* begin Supplied records *

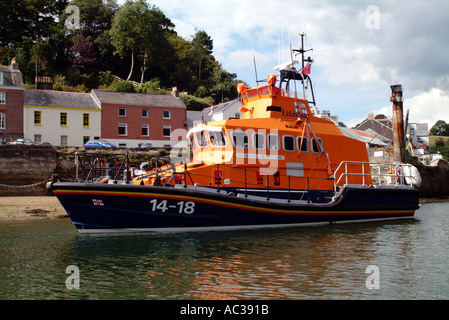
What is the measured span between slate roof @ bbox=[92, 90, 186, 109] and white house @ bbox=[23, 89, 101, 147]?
3.47ft

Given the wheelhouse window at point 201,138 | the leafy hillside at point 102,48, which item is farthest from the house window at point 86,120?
the wheelhouse window at point 201,138

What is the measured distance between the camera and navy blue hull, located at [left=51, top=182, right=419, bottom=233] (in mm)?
9602

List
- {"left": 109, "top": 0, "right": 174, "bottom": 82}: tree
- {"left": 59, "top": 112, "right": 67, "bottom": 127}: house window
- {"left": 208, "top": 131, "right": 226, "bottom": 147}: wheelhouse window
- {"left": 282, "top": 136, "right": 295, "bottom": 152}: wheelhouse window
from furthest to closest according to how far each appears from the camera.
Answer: {"left": 109, "top": 0, "right": 174, "bottom": 82}: tree < {"left": 59, "top": 112, "right": 67, "bottom": 127}: house window < {"left": 282, "top": 136, "right": 295, "bottom": 152}: wheelhouse window < {"left": 208, "top": 131, "right": 226, "bottom": 147}: wheelhouse window

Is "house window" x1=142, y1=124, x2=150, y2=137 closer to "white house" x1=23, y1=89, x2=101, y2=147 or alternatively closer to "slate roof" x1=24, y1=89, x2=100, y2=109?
"white house" x1=23, y1=89, x2=101, y2=147

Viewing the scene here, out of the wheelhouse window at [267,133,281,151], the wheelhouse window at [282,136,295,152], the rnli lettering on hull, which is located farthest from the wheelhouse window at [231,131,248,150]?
the wheelhouse window at [282,136,295,152]

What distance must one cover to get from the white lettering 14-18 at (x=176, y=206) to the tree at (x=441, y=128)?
13495cm

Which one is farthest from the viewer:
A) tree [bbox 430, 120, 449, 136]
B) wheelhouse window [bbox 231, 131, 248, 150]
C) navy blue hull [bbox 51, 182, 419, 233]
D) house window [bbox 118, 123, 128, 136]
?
tree [bbox 430, 120, 449, 136]

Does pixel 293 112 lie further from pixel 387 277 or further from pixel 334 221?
pixel 387 277

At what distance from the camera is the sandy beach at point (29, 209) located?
15390mm

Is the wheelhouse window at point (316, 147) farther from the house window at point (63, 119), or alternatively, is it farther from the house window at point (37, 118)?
the house window at point (37, 118)

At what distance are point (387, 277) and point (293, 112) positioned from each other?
6733mm

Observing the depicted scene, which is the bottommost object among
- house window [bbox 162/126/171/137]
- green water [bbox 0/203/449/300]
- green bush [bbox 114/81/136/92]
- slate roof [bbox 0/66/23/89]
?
green water [bbox 0/203/449/300]

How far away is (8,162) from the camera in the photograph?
70.1 ft
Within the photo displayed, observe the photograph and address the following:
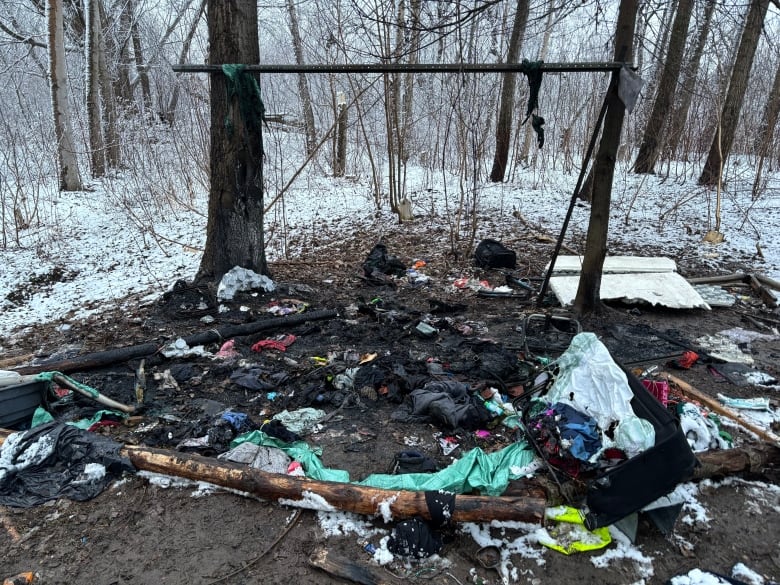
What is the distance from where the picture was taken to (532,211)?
9.46 m

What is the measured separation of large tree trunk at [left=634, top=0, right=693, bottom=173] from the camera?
955 centimetres

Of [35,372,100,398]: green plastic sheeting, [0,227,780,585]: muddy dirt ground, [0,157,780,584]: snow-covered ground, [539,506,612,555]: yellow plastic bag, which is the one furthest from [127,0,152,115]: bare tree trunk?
[539,506,612,555]: yellow plastic bag

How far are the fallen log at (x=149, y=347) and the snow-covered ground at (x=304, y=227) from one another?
2.03 metres

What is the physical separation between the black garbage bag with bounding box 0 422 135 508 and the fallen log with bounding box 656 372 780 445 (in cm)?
393

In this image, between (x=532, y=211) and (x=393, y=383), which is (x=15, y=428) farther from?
(x=532, y=211)

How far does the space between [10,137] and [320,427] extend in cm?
935

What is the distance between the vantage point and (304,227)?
966 cm

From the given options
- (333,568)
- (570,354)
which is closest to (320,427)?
(333,568)

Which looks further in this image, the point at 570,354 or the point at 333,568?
the point at 570,354

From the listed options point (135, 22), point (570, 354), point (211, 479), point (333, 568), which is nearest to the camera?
point (333, 568)

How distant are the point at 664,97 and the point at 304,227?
25.6 feet

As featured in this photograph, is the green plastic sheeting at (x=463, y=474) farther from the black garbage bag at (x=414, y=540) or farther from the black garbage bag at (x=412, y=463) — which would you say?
the black garbage bag at (x=414, y=540)

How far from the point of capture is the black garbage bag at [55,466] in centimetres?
277

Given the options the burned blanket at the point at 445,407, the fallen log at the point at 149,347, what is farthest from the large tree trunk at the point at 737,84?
the fallen log at the point at 149,347
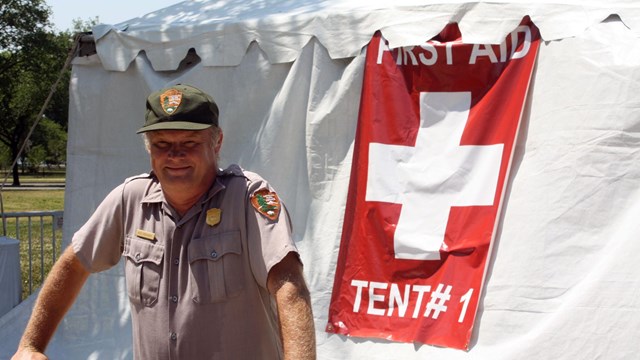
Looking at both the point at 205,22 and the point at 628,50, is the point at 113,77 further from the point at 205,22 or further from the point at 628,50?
the point at 628,50

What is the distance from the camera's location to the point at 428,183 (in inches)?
158

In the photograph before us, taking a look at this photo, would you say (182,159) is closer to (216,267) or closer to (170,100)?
(170,100)

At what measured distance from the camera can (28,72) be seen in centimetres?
2506

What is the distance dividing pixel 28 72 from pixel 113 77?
21.3 m

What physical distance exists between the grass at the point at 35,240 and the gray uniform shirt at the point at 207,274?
416 cm

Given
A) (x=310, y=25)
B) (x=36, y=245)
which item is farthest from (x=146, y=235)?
(x=36, y=245)

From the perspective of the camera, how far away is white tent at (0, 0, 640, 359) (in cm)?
361

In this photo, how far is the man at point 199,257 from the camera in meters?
2.04

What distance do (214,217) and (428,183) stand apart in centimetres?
205

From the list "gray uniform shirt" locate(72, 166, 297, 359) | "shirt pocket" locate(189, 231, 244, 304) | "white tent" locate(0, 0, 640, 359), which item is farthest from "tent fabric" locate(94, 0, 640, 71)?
"shirt pocket" locate(189, 231, 244, 304)

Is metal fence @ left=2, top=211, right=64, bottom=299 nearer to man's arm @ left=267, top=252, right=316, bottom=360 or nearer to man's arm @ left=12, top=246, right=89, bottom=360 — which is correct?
man's arm @ left=12, top=246, right=89, bottom=360

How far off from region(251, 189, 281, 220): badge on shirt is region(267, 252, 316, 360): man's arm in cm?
11

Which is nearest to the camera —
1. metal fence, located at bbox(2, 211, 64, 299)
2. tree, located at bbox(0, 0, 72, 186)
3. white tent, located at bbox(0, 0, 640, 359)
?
white tent, located at bbox(0, 0, 640, 359)

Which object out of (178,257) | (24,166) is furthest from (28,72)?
(24,166)
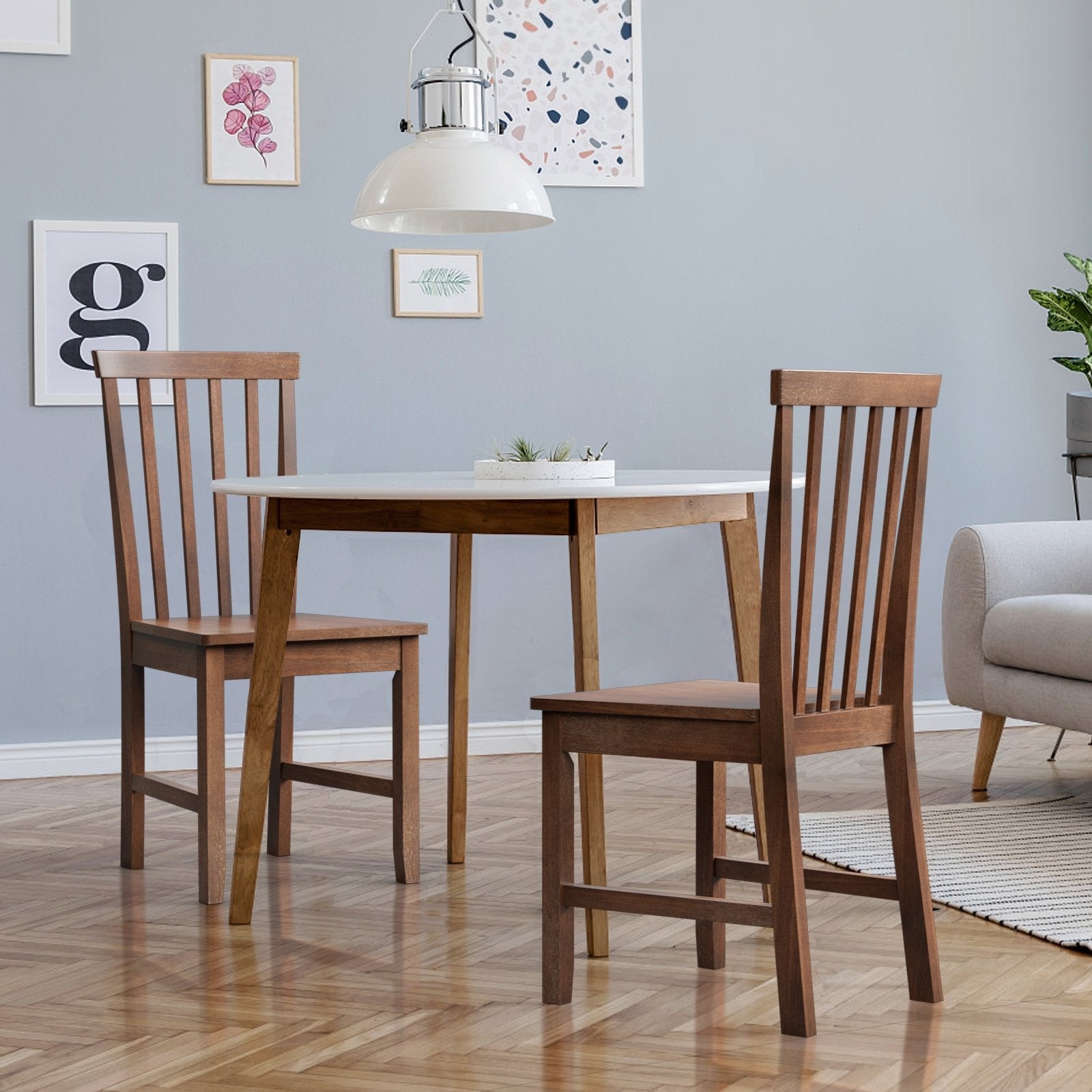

* end Supplied records *

▶ **What needs to be done**
Pull out every line of the records that contains the word "object", and copy each one in full.

▶ **Exercise answer**
Observing the depicted scene, which is the bottommost object among
Which object out of (178,257) | (24,166) is furthest from (28,72)?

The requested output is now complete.